The mountains of food waste that the U.S. Department of Agriculture's (USDA) National School Lunch Program causes are again making headlines around the country. Many of these stories show states and local school systems are frantic to figure out ways to address the program's wastefulness.
Food waste and the school lunch program are intimately linked. While former First Lady Michelle Obama—and her campaign to make school food healthier—is not responsible for creating the problem of food waste in our nation's schools, the law she championed, the Healthy, Hunger-Free Kids Act, has made an already bad problem far worse.
"That directive is costing schools an added $5.4 million a day, of which $3.8 million worth of produce goes directly into the trash, according to national estimates," reads one recent editorial in a Connecticut paper chastising the USDA for all of the food waste its program creates. "A Harvard Public Health study found that 60 percent of the vegetables and 40 percent of the fruits are being tossed. Researchers at the University of Vermont found an overall increase of 56 percent in wasted food as a direct result of the mandate."
The current administration announced last spring that it would roll back some of the Obama administration's rules.
"If kids aren't eating the food, and it's ending up in the trash, they aren't getting any nutrition—thus undermining the intent of the program," said USDA Secretary Sonny Perdue in May.
Perdue's got all his facts right. But he's not telling even half the story.
"Since the reforms have taken hold, there's been a notable downward shift in the rates of students eating school lunches," I write in my book, Biting the Hands that Feed Us: How Fewer, Smarter Laws Would Make Our Food System More Sustainable—in a lengthy chapter on the government's role in promoting food waste. "Students are voting with their mouths. According to federal government data, the USDA School Lunch Program served 258 million fewer lunches in 2014 than it did at its high point, in 2010. The number of students paying full price for school lunches today—now 8.8 million— is at its lowest point in recorded history. That's a drop of more than 50 percent in full-price lunch sales since 1970."

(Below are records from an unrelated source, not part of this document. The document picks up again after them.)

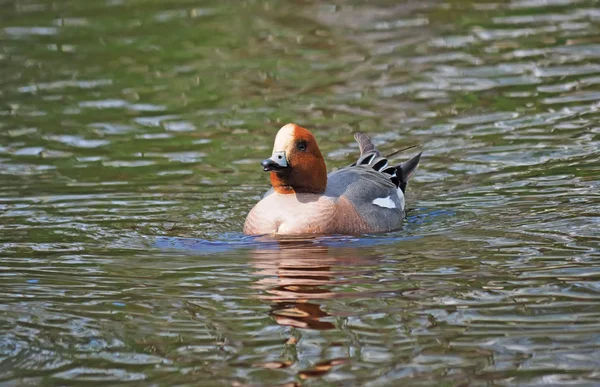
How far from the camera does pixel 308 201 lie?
29.6ft

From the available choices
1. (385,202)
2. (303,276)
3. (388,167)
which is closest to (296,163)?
(385,202)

While the numbers continue to plummet and the waste piles up, states, counties, and individual school systems are implementing a variety of approaches to combat the latter issue.

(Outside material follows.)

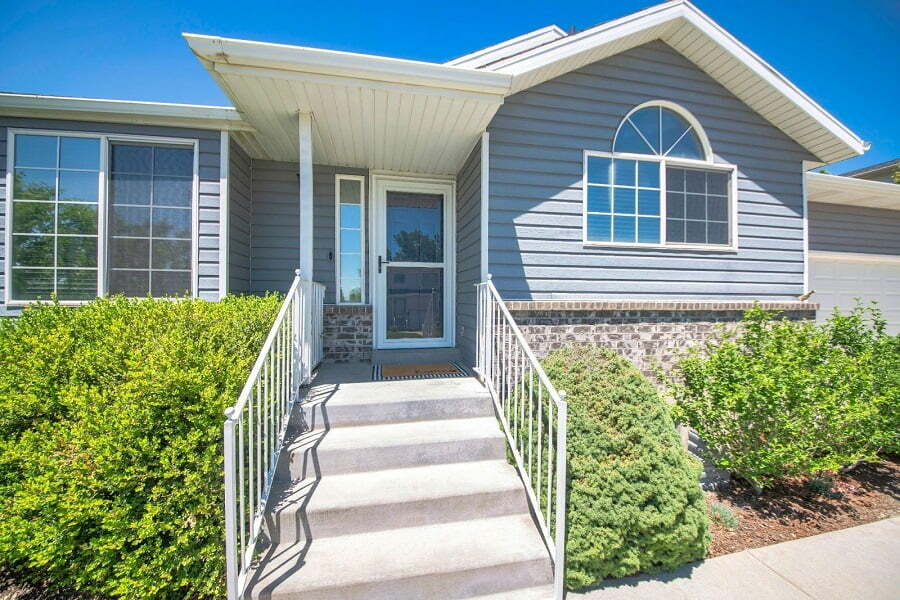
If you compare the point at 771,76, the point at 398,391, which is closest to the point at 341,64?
the point at 398,391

In California, a new law will allow schools to donate uneaten food to charities in the state. "Under the new law, public schools can give their unopened packaged food, unopened milk cartons (kept cold) and uncut produce, like apples, to food banks and other charities," reports the L.A. Daily News. The law doesn't take effect until January.
The author of the California law, State Sen. Ed Hernandez (D), says he was inspired to introduce the legislation in part because the Los Angeles school system alone was "throwing away $100,000 worth of food a day." That translates to 600 tons of food being wasted by one school system each day.

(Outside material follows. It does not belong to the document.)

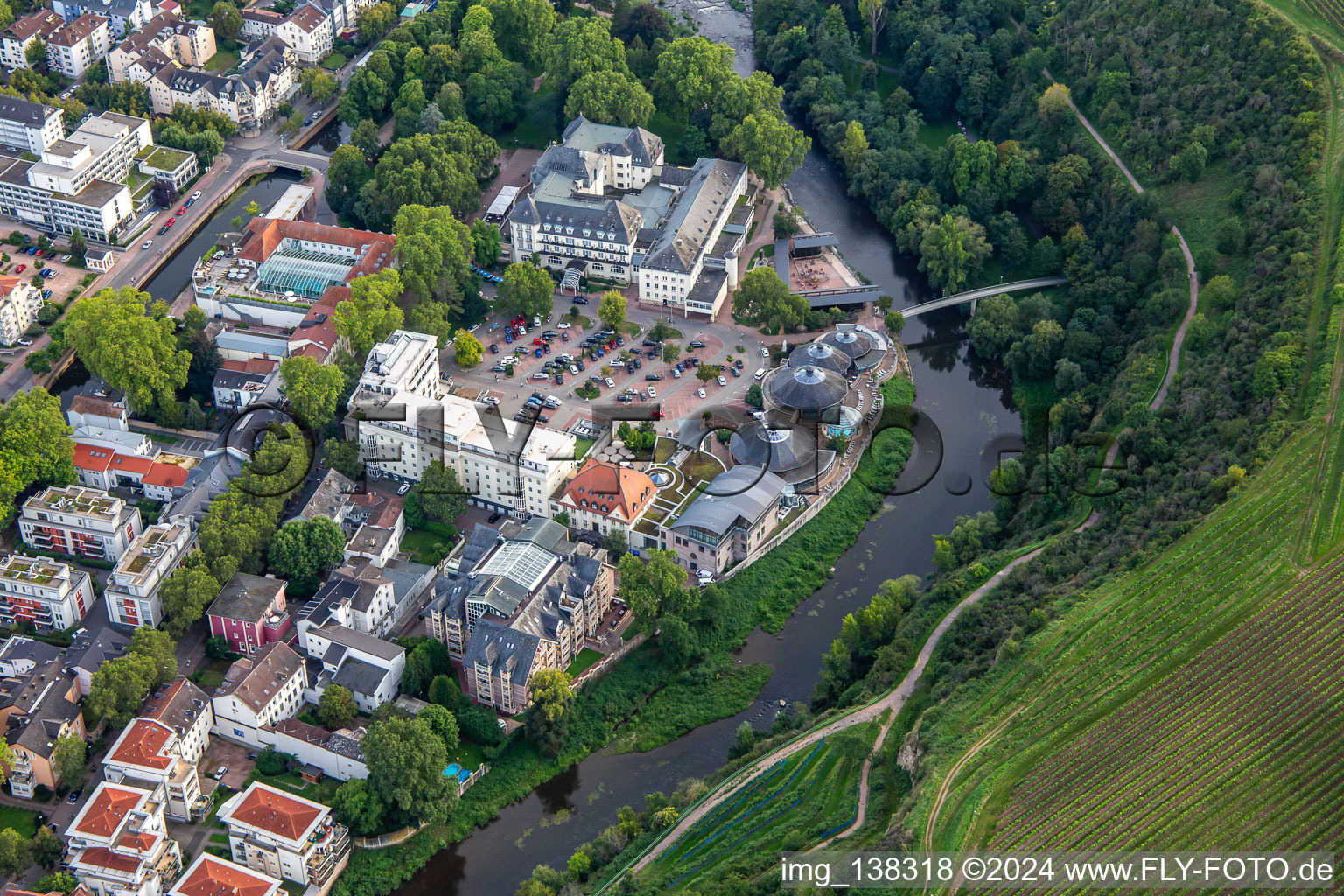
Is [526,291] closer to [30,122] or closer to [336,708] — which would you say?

Texas adopted a similar law that's already taken effect. Under that new state law, schools can "create food pantries on campus where they can store donated food as well as surplus food from the cafeteria." The schools can then redistribute the food to nonprofits that feed people in need.
Other states have implemented "share tables." (As a young kid, I always brought my lunch to school but also scoured my elementary school's share table for uneaten coleslaw, fruit salad, and peanut butter & Fluff sandwiches.)
Many individual schools are trying to reduce their food waste as best they can. In Vermont, some schools are composting school-lunch waste. At one Connecticut school, students may place unopened foods that would go to waste into a small refrigerator. Students are also free to take food from the same fridge. Any uneaten food is donated to a food bank. And in Alaska, a 300-lb. moose carcass, recently roadkill that might otherwise have gone to waste, made its way to the school lunch menu thanks to enterprising community members and the diligent work of "the students of Mrs. Boron's American Government class," who deboned the carcass in preparation for cooking.
Some school systems have opted out of the USDA program altogether. That's a start—as I've discussed in previous columns, including this one, and expand upon in my book. But that's only part of the solution.
States and schools alike can be commended for combating food waste in schools. But as long as the USDA spends billions on school-lunch policies that promote food waste, those states and school systems—along with opponents of food waste—are fighting a losing battle.